- **Provided text**:

=======

Behind the Oscars’ most talked-about acceptance speech

There is something very genuine about Graham Moore (The Imitation Game’s screenwriter who won an Oscar on Sunday for Best Adapted Screenplay) and I noticed that earlier on Sunday, while other nominees were busy showing their preparations for the big day on social media– Graham just shared a cute “complaint" about his Jewish mom.

Little did I know that his mom was formerly the City of Chicago's chief lawyer and First Lady Michelle Obama's chief of staff, but anyway, I’m pretty sure his mom was happy to see him winning an Oscar - and you wouldn't be surprised if I told you that his mom was also his date on the big night.
As Moore’s name was announced, he awkwardly made his way up to the stage and gave a speech that started out a little hesitantly, but turned out to be one of the most memorable moments of the night.
“When I was 16-years-old, I tried to kill myself because I felt weird and I felt different, and I felt like I did not belong,” the Chicago-born screenwriter said, “and now I’m standing here.”

=======

Lines of data
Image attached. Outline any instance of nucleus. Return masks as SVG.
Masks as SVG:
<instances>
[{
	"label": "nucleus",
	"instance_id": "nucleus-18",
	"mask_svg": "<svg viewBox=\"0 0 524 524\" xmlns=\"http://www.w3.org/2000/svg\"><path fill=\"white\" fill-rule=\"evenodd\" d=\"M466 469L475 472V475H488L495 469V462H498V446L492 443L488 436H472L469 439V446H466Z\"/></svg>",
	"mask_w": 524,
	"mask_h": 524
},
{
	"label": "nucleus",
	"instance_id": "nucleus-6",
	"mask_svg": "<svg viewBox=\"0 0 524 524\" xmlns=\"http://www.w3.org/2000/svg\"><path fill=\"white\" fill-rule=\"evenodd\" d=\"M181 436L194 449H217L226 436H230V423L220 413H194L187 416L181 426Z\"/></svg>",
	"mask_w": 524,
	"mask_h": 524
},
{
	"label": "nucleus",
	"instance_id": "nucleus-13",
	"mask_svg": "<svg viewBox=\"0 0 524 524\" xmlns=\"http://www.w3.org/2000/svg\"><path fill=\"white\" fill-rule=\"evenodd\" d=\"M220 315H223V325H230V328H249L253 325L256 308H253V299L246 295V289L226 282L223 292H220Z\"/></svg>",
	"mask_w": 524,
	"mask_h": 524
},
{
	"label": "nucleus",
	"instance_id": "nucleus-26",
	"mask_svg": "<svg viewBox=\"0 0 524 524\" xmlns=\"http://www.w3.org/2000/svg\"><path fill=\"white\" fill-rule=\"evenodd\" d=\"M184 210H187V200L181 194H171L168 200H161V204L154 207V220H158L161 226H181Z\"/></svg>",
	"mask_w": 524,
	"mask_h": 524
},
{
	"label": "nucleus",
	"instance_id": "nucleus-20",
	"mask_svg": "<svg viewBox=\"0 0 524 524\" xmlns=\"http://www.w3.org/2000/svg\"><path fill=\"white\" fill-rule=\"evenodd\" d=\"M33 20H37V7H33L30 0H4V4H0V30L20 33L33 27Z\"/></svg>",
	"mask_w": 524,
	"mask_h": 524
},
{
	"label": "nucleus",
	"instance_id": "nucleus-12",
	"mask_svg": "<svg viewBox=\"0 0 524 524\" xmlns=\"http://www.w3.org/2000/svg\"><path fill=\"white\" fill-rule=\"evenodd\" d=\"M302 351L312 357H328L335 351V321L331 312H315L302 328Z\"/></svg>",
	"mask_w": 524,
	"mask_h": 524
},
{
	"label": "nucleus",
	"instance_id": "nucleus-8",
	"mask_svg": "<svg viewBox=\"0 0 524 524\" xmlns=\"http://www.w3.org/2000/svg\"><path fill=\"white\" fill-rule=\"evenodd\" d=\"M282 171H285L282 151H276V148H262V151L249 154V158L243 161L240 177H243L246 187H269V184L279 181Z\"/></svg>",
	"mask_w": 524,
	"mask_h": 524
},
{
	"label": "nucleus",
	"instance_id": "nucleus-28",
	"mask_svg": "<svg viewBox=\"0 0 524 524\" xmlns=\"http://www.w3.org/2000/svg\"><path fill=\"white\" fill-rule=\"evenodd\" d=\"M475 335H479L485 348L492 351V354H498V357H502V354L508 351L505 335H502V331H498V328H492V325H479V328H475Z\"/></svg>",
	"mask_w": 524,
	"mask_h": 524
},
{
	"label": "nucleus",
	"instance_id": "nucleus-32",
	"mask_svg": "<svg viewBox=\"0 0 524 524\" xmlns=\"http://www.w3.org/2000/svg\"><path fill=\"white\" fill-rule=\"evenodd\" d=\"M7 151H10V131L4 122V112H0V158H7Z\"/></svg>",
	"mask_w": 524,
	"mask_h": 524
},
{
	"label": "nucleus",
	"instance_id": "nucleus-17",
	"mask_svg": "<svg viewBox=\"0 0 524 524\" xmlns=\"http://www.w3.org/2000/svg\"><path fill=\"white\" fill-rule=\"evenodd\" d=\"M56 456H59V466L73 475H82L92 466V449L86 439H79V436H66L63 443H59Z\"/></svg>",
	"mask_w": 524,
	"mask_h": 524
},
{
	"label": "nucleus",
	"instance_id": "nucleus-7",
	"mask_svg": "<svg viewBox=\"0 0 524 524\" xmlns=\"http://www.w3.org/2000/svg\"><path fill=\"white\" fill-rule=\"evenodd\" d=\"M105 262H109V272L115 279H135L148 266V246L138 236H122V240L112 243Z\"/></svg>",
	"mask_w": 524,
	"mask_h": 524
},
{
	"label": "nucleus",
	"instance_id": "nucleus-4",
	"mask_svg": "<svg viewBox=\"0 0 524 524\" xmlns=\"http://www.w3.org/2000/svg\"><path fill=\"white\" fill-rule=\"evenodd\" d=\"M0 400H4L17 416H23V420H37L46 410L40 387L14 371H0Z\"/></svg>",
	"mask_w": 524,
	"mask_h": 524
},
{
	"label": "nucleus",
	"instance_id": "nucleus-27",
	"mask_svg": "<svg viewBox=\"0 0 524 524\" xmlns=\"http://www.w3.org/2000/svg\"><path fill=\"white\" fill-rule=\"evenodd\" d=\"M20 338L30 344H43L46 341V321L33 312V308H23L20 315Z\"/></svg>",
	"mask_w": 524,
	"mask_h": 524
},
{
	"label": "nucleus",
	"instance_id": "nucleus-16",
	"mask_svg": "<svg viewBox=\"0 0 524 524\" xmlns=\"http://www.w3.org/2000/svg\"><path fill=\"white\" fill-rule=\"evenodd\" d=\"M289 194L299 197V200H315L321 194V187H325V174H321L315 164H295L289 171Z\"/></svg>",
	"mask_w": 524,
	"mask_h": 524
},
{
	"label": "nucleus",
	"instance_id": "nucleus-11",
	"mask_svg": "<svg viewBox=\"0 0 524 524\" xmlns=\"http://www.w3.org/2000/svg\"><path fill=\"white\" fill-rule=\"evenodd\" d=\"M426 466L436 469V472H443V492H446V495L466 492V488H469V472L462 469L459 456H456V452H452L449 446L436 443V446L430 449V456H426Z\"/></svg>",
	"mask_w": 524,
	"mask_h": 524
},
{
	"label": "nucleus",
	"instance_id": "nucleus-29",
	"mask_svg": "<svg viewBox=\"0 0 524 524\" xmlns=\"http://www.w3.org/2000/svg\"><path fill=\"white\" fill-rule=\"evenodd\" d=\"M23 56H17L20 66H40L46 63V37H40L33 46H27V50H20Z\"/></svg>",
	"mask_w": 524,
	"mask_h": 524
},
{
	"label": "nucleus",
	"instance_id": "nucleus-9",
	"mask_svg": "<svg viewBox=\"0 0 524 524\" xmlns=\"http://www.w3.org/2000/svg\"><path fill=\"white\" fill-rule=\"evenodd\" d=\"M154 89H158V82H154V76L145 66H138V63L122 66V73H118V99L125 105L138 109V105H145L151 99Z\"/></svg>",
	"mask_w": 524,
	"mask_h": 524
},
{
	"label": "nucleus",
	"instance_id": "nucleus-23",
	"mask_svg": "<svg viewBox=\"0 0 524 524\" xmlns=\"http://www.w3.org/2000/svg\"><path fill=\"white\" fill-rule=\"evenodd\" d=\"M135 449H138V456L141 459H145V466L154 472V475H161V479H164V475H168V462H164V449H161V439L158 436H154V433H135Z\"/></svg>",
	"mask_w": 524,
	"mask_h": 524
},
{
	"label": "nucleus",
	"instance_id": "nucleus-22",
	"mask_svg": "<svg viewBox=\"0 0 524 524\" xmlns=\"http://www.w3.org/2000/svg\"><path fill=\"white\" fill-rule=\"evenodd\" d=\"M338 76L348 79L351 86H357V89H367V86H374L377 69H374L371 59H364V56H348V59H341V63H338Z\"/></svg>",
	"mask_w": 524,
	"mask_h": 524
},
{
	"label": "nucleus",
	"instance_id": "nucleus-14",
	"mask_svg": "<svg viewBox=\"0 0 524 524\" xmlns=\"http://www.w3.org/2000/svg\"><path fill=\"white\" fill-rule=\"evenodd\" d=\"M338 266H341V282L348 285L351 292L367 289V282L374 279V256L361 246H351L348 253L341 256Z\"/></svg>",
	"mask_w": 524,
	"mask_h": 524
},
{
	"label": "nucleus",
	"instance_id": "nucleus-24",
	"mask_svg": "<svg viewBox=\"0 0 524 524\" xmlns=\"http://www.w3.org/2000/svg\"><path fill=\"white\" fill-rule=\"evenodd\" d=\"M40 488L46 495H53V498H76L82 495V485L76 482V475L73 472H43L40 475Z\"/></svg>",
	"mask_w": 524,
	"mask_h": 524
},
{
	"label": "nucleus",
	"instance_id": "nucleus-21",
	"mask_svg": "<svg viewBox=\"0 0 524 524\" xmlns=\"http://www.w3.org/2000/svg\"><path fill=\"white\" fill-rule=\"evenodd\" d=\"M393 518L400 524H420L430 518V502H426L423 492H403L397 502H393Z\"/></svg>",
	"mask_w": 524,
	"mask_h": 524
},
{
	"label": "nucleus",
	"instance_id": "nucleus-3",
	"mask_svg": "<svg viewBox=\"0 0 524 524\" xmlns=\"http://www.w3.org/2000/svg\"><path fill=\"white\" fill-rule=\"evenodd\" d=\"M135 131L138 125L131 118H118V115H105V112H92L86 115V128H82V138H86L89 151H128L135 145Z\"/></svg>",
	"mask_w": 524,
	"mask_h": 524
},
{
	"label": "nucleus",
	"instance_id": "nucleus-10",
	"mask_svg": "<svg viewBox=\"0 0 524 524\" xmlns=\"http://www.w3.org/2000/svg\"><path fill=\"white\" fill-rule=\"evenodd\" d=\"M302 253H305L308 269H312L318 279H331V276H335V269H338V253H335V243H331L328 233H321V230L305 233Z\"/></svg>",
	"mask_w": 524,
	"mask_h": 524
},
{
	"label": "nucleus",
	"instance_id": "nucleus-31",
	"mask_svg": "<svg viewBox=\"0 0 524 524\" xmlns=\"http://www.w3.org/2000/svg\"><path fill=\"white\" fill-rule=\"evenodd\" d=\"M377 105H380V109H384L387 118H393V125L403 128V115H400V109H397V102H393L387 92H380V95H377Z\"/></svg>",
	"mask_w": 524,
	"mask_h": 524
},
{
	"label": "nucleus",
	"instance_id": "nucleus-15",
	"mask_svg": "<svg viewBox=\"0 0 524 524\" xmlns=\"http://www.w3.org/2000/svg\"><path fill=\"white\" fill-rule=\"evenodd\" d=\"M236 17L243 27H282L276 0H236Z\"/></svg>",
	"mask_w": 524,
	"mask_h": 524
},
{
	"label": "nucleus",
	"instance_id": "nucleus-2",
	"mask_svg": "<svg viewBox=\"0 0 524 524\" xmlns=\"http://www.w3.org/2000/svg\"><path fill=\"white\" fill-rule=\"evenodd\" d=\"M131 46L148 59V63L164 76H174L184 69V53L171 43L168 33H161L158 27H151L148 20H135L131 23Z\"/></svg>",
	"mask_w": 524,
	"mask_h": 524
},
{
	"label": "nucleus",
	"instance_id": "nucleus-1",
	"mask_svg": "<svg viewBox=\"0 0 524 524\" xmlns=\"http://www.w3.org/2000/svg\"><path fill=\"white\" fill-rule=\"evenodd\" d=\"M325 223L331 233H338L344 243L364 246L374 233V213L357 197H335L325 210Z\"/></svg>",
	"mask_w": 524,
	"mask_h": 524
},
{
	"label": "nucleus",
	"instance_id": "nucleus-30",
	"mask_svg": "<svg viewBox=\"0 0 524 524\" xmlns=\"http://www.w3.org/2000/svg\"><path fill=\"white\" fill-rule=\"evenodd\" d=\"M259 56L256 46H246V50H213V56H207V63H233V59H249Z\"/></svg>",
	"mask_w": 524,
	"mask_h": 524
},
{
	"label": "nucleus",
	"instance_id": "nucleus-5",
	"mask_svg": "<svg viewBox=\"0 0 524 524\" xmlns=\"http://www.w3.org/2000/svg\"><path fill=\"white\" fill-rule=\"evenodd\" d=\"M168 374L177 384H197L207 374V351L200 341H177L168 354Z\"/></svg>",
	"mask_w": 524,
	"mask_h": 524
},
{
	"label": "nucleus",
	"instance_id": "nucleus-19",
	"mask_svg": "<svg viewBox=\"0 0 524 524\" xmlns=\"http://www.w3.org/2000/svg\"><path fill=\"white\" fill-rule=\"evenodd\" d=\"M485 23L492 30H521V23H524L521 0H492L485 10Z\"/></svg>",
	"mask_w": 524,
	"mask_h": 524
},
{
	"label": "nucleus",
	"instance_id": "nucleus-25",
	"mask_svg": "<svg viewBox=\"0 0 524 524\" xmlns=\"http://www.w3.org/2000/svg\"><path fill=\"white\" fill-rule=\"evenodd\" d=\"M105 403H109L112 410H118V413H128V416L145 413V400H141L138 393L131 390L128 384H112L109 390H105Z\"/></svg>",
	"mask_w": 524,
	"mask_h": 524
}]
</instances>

=======

- **What to produce**: Please reproduce the passage of the article on Graham Moore's Oscar speech from "As Moore’s name" up to and including "of the night.", with every word unchanged.

- **Correct answer**:
As Moore’s name was announced, he awkwardly made his way up to the stage and gave a speech that started out a little hesitantly, but turned out to be one of the most memorable moments of the night.